Here are some highlights:
Mining government data
Some states don't have any database we can query, and in that case, we actually have a team of researchers who are reading the websites and creating our own data sets. That's actually how we do almost all of our work. There are some cases where—Oregon has a really cool API for their state parks with photos, and they were really helpful. The static data is readily available and publicly accessible. One of the biggest challenges, though, has been accessing the real-time data, specifically about availability—is the campground booked next weekend or are there two spots left? This is public data. It happens to sit in the servers of a private company that has contracts with the government. Our biggest challenge this year has been trying to gain access to that data.
Hipcamp's Land Share program
Land sharing is this idea that there's a lot of land out there that people own. Sometimes they're struggling to find ways to pay for the mortgage or their property tax, and there's a really good revenue stream out there just from campers who want to get outside. It's kind of a new way to get outside because you're not going to a developed campground where there's a ranger and 40 sites, and everyone is in a circle. It's really a more open and free experience, where you're often getting a gate code to a 600-acre ranch and getting to go camp by yourself on the side of a river.
Making Marshall McLuhan's Global Village a reality
Before the Internet, it would have been really hard to know that there's someone down the road with a car, with a house, with a surfboard, with a beautiful piece of land that they'd be happy to let me rent or borrow for the night. With the Internet, we're so empowered to find these people and to connect in this really new way. I think that's going to result in a society that's much better organized, much more efficient, hopefully a lot less buying, and waste, and consumerism, and just a lot more of a community feel. I like to think of Marshall McLuhan's Global Village and imagine that this sharing economy is really a big step in making that real.
Building your company's team
Team building is like creating a family, so you're choosing people you want to spend a lot of time with and that cultural fit is essential. I think one big thing I've learned this year is you really want to hire for super powers. When you're small, it's tempting to try to hire someone who seems like they can do a lot of things, and it's good to have versatile people, but as you get a little bigger, like five, 10, 15 people, you can start to hire someone who definitely has weaknesses but they have this super power that none of us have, and now other people can help cover their weaknesses.
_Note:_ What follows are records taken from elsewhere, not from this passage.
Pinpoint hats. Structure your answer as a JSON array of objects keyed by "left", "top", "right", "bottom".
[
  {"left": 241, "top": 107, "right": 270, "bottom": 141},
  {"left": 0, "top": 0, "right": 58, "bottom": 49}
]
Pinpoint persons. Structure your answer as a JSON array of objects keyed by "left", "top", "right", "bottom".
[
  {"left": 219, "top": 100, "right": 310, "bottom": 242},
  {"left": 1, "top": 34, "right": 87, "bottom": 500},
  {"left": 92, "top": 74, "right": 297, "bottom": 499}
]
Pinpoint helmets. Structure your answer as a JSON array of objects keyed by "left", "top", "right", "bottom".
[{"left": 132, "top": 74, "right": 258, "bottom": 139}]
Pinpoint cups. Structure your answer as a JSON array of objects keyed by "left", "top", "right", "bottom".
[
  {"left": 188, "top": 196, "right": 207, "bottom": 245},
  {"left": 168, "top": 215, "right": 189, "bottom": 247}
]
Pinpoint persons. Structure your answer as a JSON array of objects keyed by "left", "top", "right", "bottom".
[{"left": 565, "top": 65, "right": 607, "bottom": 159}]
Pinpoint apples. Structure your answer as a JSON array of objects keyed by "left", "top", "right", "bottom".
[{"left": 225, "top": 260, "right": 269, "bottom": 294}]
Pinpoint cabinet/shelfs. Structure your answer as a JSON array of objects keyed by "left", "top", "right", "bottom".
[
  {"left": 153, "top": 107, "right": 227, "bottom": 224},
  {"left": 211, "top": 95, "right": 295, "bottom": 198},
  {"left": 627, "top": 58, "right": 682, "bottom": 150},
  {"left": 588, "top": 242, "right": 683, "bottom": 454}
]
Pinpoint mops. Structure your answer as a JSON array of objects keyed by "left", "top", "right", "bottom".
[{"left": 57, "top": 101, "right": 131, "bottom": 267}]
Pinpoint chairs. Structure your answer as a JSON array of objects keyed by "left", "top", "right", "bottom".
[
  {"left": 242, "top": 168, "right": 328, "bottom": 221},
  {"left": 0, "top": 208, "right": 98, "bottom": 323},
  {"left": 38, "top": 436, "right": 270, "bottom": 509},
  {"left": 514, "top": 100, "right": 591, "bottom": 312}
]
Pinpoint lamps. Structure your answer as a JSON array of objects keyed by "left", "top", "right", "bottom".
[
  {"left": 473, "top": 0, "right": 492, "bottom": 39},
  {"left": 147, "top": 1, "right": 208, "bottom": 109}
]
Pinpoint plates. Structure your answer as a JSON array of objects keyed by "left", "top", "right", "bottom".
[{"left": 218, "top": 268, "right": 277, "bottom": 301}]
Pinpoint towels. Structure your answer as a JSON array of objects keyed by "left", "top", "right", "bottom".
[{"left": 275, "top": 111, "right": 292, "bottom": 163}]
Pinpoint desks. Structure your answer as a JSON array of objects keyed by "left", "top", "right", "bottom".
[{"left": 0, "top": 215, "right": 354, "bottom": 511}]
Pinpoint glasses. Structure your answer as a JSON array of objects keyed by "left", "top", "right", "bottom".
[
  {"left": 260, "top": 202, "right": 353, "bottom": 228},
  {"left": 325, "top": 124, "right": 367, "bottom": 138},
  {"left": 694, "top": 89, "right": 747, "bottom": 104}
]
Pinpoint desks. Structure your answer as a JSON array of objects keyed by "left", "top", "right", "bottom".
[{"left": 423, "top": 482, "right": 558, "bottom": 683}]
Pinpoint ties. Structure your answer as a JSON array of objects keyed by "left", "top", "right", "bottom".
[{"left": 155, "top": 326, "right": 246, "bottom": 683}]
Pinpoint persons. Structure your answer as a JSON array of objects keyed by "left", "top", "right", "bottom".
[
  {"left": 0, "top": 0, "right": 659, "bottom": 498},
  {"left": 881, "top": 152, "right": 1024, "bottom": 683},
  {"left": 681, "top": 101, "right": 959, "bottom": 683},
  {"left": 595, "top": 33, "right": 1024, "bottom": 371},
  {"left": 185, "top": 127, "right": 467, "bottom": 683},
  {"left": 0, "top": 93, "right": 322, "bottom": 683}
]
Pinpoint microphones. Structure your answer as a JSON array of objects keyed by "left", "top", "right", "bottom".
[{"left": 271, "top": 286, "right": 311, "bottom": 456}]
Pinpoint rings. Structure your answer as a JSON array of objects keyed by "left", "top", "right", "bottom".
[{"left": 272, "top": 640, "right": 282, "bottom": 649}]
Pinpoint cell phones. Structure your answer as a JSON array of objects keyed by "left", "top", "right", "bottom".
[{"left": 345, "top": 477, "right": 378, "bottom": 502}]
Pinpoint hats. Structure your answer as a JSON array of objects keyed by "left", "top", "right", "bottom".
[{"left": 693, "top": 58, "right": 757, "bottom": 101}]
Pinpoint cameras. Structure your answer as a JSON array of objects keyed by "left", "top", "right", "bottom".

As long as we're aware of what those are, it's a lot better to have those strengths, those super powers.
Finding your co-founder
In terms of co-founders, for me, the hardest part was before having a co-founder. As soon as I had a co-founder, now we're crazy together, but also you don't want to choose the wrong person just because you want to have someone in the trenches with you. I think the best thing you can do—in my case, what I did was build Hipcamp. I built the website all on my own, and I was totally embarrassed of how it looked but it was OK, so I emailed it to 50 people and I just took that first step of saying 'here's what I'm kind of thinking we should build.' By presenting it to my small group of friends, they were able to share it, and then my co-founder came through a friend of a friend who had the same idea. I think if you want to find a co-founder, you should just start building your company and put that out there, and trust they'll find you.